- [Consigne]:
Dans l'extrait sur les condamnés à mort en Californie, pourquoi ceux-ci peuvent-ils utiliser le téléphone presque à loisir ? Répondez en une à trois phrases.

- [Extrait]:
Idem à Chowchilla, la gigantesque prison de femmes, où vivent 15 condamnées, certaines depuis 20 ans ou plus, comme ma correspondante Rosie Alfaro, 38 ans. A 18 ans, shootée à l'héroïne et la cocaïne, Rosie a participé au meurtre horrible d'une petite fille de 9 ans. Elle est dans le couloir de la mort depuis. J'ai fait sa connaissance il y a environ huit ans.
Alors que le reste de la population carcérale doit s'entasser à plusieurs dans une géôle, faute de place (il y a plus de 160 000 détenus dans les 33 prisons d'Etat en Californie), les condamnés à mort jouissent de cellules individuelles, plus spacieuses où leur sont servis deux de leurs repas.
Ils bénéficient de privilèges inconnus des autres détenus comme celui d'utiliser le téléphone presque à loisir (puisqu'ils doivent pouvoir contacter leurs avocats), de prendre une douche quotidienne, de posséder un poste de télévision ou un lecteur de DVD, dont ils ont le contrôle.
A Chowchilla, les condamnées peuvent décider de garder la porte de leurs cellules ouverte dans la journée afin de déambuler dans le couloir de la mort, se retrouver dans la salle commune ou se rendre mutuellement visite.
« Tant qu'à être en prison, explique Rosie qui appelle sa cellule “ma maison”, mieux vaut être en Californie et dans le couloir de la mort qu'ailleurs. »
En cas de visites, les condamnés à mort peuvent s'isoler dans une sorte de cabine privative, ce qui n'est pas le cas des autres détenus qui, eux, se rencontrent dans un grand réfectoire bruyant sans intimité.
A San Quentin, le condamné est séparé de son visiteur par une épaisse cloison en plexiglas. A Chowchilla, je me suis retrouvée dans une petite pièce, seule avec Rosie, pendant des heures. Elle avait une entière liberté de mouvements. Elle m'a à chaque fois demandé de lui apporter un paquet de cigarettes qu'elle cache sous son épaisse chevelure coiffée en chignon lorsqu'il est temps pour elle de retourner dans les profondeurs du pénitencier.

- [Données fournies]:
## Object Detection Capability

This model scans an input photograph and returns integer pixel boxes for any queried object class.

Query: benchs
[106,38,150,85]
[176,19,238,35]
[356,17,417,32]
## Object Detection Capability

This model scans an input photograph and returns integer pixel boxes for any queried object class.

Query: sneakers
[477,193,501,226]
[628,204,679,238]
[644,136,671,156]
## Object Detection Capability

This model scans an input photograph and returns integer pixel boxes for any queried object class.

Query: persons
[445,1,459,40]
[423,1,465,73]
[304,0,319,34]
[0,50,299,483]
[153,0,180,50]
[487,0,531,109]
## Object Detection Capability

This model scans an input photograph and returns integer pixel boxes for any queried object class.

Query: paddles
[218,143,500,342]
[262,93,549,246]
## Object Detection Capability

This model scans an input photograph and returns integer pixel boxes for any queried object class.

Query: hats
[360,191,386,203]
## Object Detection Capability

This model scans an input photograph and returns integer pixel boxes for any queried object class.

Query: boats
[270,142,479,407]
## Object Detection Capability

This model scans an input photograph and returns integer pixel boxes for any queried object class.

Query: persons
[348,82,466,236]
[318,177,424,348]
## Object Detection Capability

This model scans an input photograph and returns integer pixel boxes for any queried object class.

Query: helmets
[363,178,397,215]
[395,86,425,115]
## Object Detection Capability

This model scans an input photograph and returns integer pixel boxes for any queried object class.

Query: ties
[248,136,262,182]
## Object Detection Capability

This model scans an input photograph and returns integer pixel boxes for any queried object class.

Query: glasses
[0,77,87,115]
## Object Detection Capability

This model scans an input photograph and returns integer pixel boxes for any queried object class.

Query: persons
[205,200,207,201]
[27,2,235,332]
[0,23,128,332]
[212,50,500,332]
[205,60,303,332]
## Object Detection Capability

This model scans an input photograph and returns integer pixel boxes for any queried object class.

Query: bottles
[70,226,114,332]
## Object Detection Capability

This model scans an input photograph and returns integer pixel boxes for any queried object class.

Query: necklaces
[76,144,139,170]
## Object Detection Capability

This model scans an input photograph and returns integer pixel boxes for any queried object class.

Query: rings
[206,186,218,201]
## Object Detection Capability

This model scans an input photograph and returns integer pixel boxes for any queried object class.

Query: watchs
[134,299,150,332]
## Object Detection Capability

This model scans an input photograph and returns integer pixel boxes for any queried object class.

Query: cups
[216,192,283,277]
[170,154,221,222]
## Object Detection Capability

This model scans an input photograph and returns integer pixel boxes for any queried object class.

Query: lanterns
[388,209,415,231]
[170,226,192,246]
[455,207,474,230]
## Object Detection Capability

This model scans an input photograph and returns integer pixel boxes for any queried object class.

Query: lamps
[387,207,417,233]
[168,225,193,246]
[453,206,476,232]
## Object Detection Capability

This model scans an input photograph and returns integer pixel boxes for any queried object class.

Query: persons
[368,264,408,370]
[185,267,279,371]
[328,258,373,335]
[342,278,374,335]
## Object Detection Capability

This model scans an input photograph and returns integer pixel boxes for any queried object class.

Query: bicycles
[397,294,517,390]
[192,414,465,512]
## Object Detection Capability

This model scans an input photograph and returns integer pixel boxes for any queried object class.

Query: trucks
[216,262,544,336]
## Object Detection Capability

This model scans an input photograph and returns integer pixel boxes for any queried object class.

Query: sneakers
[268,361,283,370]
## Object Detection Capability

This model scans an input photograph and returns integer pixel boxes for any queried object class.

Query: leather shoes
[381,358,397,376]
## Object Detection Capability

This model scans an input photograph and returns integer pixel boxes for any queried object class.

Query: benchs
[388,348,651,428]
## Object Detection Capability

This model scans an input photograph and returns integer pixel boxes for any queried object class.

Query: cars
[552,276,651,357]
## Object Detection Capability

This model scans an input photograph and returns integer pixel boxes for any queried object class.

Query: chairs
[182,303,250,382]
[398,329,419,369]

- [Résultat]:
Les condamnés à mort peuvent utiliser le téléphone presque à loisir parce qu'ils doivent pouvoir contacter leurs avocats. C'est l'un des privilèges dont les autres détenus ne disposent pas.